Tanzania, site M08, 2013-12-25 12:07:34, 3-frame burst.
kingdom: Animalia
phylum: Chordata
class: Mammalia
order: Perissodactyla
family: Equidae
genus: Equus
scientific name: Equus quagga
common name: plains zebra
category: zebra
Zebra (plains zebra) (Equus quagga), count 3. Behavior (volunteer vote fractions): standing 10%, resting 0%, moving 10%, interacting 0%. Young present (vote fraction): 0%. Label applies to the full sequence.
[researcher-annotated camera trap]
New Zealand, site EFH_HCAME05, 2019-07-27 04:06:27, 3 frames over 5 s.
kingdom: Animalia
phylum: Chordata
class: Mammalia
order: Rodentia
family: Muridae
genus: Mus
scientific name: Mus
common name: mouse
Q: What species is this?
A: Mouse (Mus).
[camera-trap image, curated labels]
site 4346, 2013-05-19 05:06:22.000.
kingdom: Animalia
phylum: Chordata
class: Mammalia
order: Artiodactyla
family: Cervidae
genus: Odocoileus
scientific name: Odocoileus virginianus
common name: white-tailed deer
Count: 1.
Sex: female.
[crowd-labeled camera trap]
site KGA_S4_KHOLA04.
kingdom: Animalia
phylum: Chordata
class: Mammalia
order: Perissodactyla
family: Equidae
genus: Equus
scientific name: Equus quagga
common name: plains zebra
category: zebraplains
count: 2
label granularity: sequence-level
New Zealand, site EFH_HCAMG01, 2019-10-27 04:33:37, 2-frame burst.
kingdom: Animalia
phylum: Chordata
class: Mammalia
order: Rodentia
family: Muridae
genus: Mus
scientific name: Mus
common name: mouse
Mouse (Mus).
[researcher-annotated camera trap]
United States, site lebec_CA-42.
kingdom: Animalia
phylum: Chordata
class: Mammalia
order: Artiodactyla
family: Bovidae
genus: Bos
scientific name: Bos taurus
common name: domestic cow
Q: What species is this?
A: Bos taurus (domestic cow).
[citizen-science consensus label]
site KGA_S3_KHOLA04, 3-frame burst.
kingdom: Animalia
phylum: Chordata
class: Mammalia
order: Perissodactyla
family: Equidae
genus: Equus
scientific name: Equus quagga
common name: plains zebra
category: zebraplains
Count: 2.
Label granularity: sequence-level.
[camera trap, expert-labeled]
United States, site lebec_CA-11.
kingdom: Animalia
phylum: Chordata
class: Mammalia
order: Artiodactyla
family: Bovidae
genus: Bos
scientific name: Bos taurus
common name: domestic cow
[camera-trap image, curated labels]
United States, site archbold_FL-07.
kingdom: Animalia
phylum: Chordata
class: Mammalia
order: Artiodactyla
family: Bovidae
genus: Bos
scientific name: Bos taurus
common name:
........
--- WHAT IS NEEDED ---
The output must reproduce the whole listing without a single change.

--- ANSWER BOX ---
Tanzania, site M08, 2013-12-25 12:07:34, 3-frame burst.
kingdom: Animalia
phylum: Chordata
class: Mammalia
order: Perissodactyla
family: Equidae
genus: Equus
scientific name: Equus quagga
common name: plains zebra
category: zebra
Zebra (plains zebra) (Equus quagga), count 3. Behavior (volunteer vote fractions): standing 10%, resting 0%, moving 10%, interacting 0%. Young present (vote fraction): 0%. Label applies to the full sequence.
[researcher-annotated camera trap]
New Zealand, site EFH_HCAME05, 2019-07-27 04:06:27, 3 frames over 5 s.
kingdom: Animalia
phylum: Chordata
class: Mammalia
order: Rodentia
family: Muridae
genus: Mus
scientific name: Mus
common name: mouse
Q: What species is this?
A: Mouse (Mus).
[camera-trap image, curated labels]
site 4346, 2013-05-19 05:06:22.000.
kingdom: Animalia
phylum: Chordata
class: Mammalia
order: Artiodactyla
family: Cervidae
genus: Odocoileus
scientific name: Odocoileus virginianus
common name: white-tailed deer
Count: 1.
Sex: female.
[crowd-labeled camera trap]
site KGA_S4_KHOLA04.
kingdom: Animalia
phylum: Chordata
class: Mammalia
order: Perissodactyla
family: Equidae
genus: Equus
scientific name: Equus quagga
common name: plains zebra
category: zebraplains
count: 2
label granularity: sequence-level
New Zealand, site EFH_HCAMG01, 2019-10-27 04:33:37, 2-frame burst.
kingdom: Animalia
phylum: Chordata
class: Mammalia
order: Rodentia
family: Muridae
genus: Mus
scientific name: Mus
common name: mouse
Mouse (Mus).
[researcher-annotated camera trap]
United States, site lebec_CA-42.
kingdom: Animalia
phylum: Chordata
class: Mammalia
order: Artiodactyla
family: Bovidae
genus: Bos
scientific name: Bos taurus
common name: domestic cow
Q: What species is this?
A: Bos taurus (domestic cow).
[citizen-science consensus label]
site KGA_S3_KHOLA04, 3-frame burst.
kingdom: Animalia
phylum: Chordata
class: Mammalia
order: Perissodactyla
family: Equidae
genus: Equus
scientific name: Equus quagga
common name: plains zebra
category: zebraplains
Count: 2.
Label granularity: sequence-level.
[camera trap, expert-labeled]
United States, site lebec_CA-11.
kingdom: Animalia
phylum: Chordata
class: Mammalia
order: Artiodactyla
family: Bovidae
genus: Bos
scientific name: Bos taurus
common name: domestic cow
[camera-trap image, curated labels]
United States, site archbold_FL-07.
kingdom: Animalia
phylum: Chordata
class: Mammalia
order: Artiodactyla
family: Bovidae
genus: Bos
scientific name: Bos taurus
common name:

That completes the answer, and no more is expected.